Local News

Michelle Carter, who urged her boyfriend to commit suicide, found guilty in his death

She sent dozens of text messages urging the teenager to “stop thinking about it and just do it.”
Michelle Carter, texting suicide case

Michelle Carter, the woman who sent a barrage of text messages to her boyfriend encouraging him to kill himself, has been found guilty of manslaughter.

Juvenile Court Judge Lawrence Moniz announced Friday that Carter, 20, “mindfully” created an environment that caused her boyfriend Conrad Roy III, 18, to take his life by carbon monoxide poisoning in July 2014.

“She admits in subsequent texts that she did nothing, she did not call the police or Mr. Roy’s family,” Judge Moniz said. “And finally, she did not issue a simple additional instruction: ‘Get out of the truck.’”

The verdict has reportedly taken many legal experts by surprise, as suicide is generally considered, legally, as a completely independent choice.

Carter could face up to 20 years in prison. She is scheduled to be sentenced on August 3.

WATCH: Carter sobbed as the verdict was handed down. Post continues…

Text messages released by the Bristol County District Attorney’s Office showed a then 17-year-old Carter coaxing Roy to end his life, quoting her as telling him he would be “free” and “happy” once he was dead.

When Roy faltered in his decision to end his life, Carter added: “You kept pushing it off and you say you’ll do it, but you never do … You’re just making it harder on yourself by pushing it off. You just have to do it. Do you want to do it now?”

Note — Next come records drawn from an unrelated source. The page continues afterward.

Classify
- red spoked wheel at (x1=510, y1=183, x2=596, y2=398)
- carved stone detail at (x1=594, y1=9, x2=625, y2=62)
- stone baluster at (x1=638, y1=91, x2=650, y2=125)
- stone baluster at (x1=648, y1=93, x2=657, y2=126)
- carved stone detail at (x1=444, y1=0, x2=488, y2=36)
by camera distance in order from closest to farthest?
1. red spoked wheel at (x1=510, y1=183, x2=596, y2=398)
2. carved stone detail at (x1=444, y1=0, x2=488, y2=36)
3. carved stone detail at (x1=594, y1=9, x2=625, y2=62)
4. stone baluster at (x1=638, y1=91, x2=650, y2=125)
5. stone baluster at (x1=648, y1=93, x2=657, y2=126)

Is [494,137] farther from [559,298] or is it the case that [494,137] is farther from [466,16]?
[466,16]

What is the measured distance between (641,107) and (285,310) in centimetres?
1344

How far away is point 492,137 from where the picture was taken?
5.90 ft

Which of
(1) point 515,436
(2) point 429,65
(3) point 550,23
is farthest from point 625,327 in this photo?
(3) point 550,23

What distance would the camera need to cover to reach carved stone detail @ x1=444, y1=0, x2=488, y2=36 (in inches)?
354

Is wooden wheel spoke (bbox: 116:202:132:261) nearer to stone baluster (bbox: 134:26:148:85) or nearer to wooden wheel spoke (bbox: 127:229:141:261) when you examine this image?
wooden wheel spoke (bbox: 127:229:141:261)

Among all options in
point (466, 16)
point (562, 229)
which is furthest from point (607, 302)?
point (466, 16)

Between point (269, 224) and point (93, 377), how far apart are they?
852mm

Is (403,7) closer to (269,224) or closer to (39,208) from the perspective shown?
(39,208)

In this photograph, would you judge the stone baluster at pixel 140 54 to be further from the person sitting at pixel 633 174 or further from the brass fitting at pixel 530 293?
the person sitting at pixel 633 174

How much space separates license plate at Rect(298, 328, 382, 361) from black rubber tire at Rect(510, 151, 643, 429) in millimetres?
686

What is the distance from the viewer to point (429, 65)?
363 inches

The court heard she had also helped him devise the method of his death, even searching the internet for the “best way” to die.

Carter Roy III.

In the last days of his life, Carter told her boyfriend repeatedly: “You just need to do it.”

Carter’s school friend Samantha Boardman testified that Carter had taken responsibility for his death over text message.

“It’s my fault,” the text allegedly said. “I could have stopped him but I told him to get back in the car.”

Boardman also said Carter was scared she would get in trouble when she discovered the police had access to Roy’s phone.

“I’m done,” Carter wrote in one text displayed in the courtroom. “His family will hate me and I can go to jail.”

Two other friends also took the stand and said Carter had messaged them, saying she was on the phone with Roy as he died.

“I was talking on the phone with him when he killed himself… I heard him die,” Carter texted to Olivia Mosolgo days after Roy’s death, Mosolgo testified.

Carter texted another friend expressing her guilt.

“I’m the only one he told things too. I should have gotten him more help,” she wrote.